Dix mille suppressions de postes, dont 4300 en France : le plan de restructuration "Power 8", présenté par Louis Gallois pour redresser l'avionneur européen, bouleverse d'abord les salariés concernés. Mais aussi les candidats à la présidentielle, dont certains font depuis quelques jours assaut d'inepties démagogiques, à défaut d'énoncer les vrais problèmes dont souffrent Airbus et sa maison-mère, le groupe EADS.
Contrairement à la "tarte-à-la-crème" serinée par les radios et les télévisions, ce ne sont pas les "égoïsmes nationaux" qui ont mené Airbus dans ses actuelles difficultés : la preuve en est que la France et l'Allemagne se sont assez vite entendues pour une répartition "équitable" des sacrifices à accomplir. En fait, les maux qui frappent l'entreprise sont de trois ordres : l'économie mixte, l'absence de véritable opérateur industriel et l'euro fort.

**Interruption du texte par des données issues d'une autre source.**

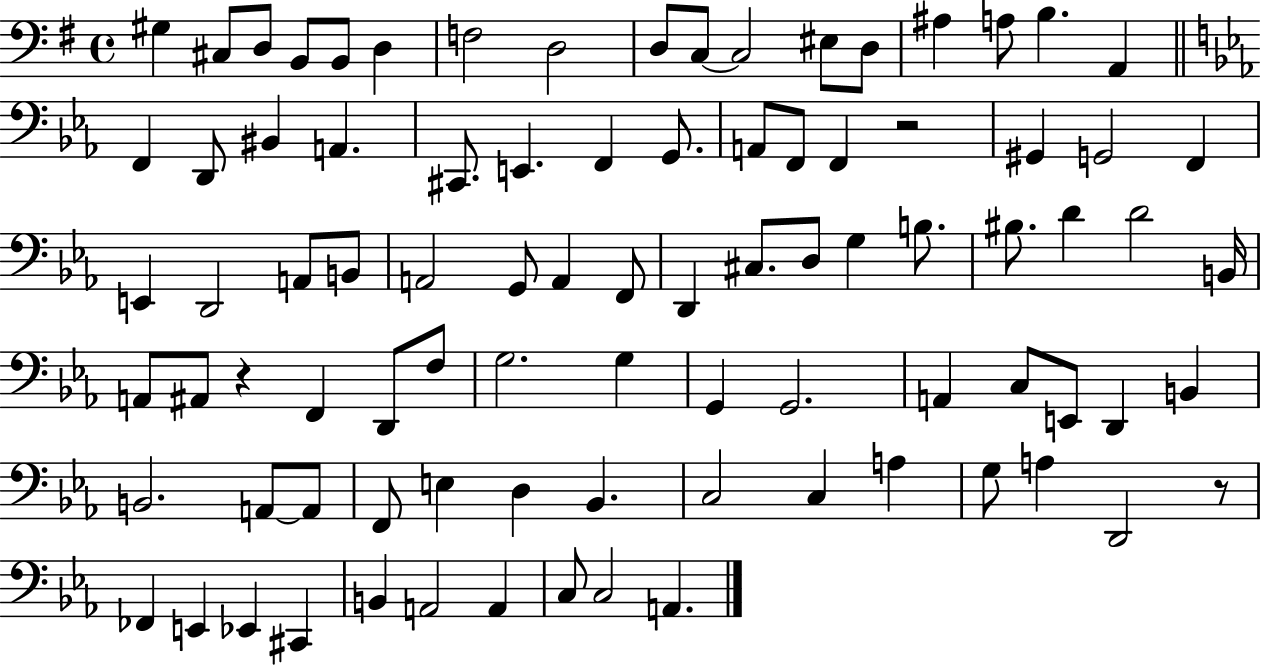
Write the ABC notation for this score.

X:1
T:Untitled
M:4/4
L:1/4
K:G
^G, ^C,/2 D,/2 B,,/2 B,,/2 D, F,2 D,2 D,/2 C,/2 C,2 ^E,/2 D,/2 ^A, A,/2 B, A,, F,, D,,/2 ^B,, A,, ^C,,/2 E,, F,, G,,/2 A,,/2 F,,/2 F,, z2 ^G,, G,,2 F,, E,, D,,2 A,,/2 B,,/2 A,,2 G,,/2 A,, F,,/2 D,, ^C,/2 D,/2 G, B,/2 ^B,/2 D D2 B,,/4 A,,/2 ^A,,/2 z F,, D,,/2 F,/2 G,2 G, G,, G,,2 A,, C,/2 E,,/2 D,, B,, B,,2 A,,/2 A,,/2 F,,/2 E, D, _B,, C,2 C, A, G,/2 A, D,,2 z/2 _F,, E,, _E,, ^C,, B,, A,,2 A,, C,/2 C,2 A,,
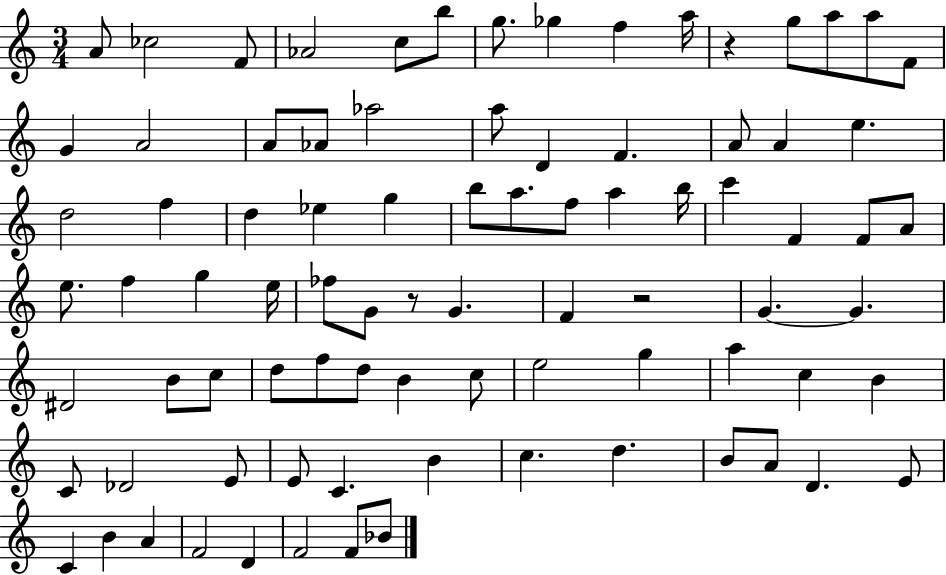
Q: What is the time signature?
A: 3/4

Mêlant actionnaires publics - les Etats allemand et français - et privés, EADS est bien représentatif des tares de l'économie mixte. Alors qu'auparavant le GIE Airbus Industries fonctionnait à la satisfaction générale, la mise en oeuvre de ce "meccano" a entraîné les ratés habituels de ce type de structure : Etat(s) mauvais actionnaire(s), gouvernance d'entreprise aléatoire, interférences politiques dans les décisions prises. Sur ce dernier point, la désignation de Noël Forgeard comme co-président d'EADS en rempacement de Philippe Camus, en décembre 2004, fut particulièrement symbolique : Jacques Chirac soutenait Forgeard, qui fut membre de son cabinet à Matignon en 1986, et finit par imposer sa nomination à Arnaud Lagardère en échange... de quelques arrangements fiscaux concernant la succession de son père, décédé l'année précédente ! On connait les conséquences - désastreuses pour le groupe - de ce choix. Et c'est précisément le caractère mixte de l'entreprise que Ségolène Royal, qui s'est jetée sur la crise actuelle en y voyant du grain électoral à moudre, voudrait accroître en augmentant le rôle de l'Etat et en faisant entrer les Conseils régionaux (socialistes) dans le capital d'EADS ! Outre que leur participation ne pourrait y être que symbolique, compte tenu de leurs moyens, ce n'est certainement pas par ce biais qu'Airbus retrouvera des possibilités de manoeuvre face à son concurrent Boeing, qui a déjà opéré sa restructuration.
Plutôt que de nouveaux partenaires publics, c'est au contraire d'un véritable opérateur industriel privé dont EADS et Airbus ont en fait besoin. Car tel est le deuxième problème grave auquel le groupe est confronté : ses deux principaux actionnaires privés, DaimlerChrysler côté allemand et Lagardère côté français, s'en désintéressent et ne songent qu'à s'en retirer. Chez nous, l'attitude d'Arnaud Lagardère a été particulièrement dévastatrice : depuis son arrivée à la tête du groupe forgé par son père, l'héritier, que seul le sport-business passionne véritablement, n'a cessé de proclamer qu'en ce qui le concerne l'espace et l'aéronautique n'étaient pas sa tasse de thé, et qu'il souhaitait s'en désengager au plus vite. Au plus vite, mais pas en allant jusqu'à s'oublier au passage : l'an dernier, les conditions dans lesquelles il a vendu en Bourse la moitié de sa participation dans EADS juste avant la plongée du cours a justifié l'ouverture de plusieurs enquêtes, un fort soupçon de délit d'initié planant sur cette opération. Même s'il reste présumé innocent dans cette affaire, son attitude générale vis-à-vis de l'avionneur n'a guère de quoi motiver les ingénieurs, cadres et ouvriers qui y travaillent...
Enfin, dernier des maux qui accablent EADS-Airbus, l'euro fort. L'absurde politique monétaire menée en l'absence de toute menace inflationniste par la BCE et Jean-Claude Trichet a, là comme ailleurs, porté ses fruits. Un fin connaisseur du secteur aéronautique le confirme : "Même si EADS et Airbus n'avaient pas les problèmes de gouvernance et d'actionnariat qu'ils ont, la parité dollar-euro actuelle leur crée un tel problème commercial que le groupe serait de toute façon en crise."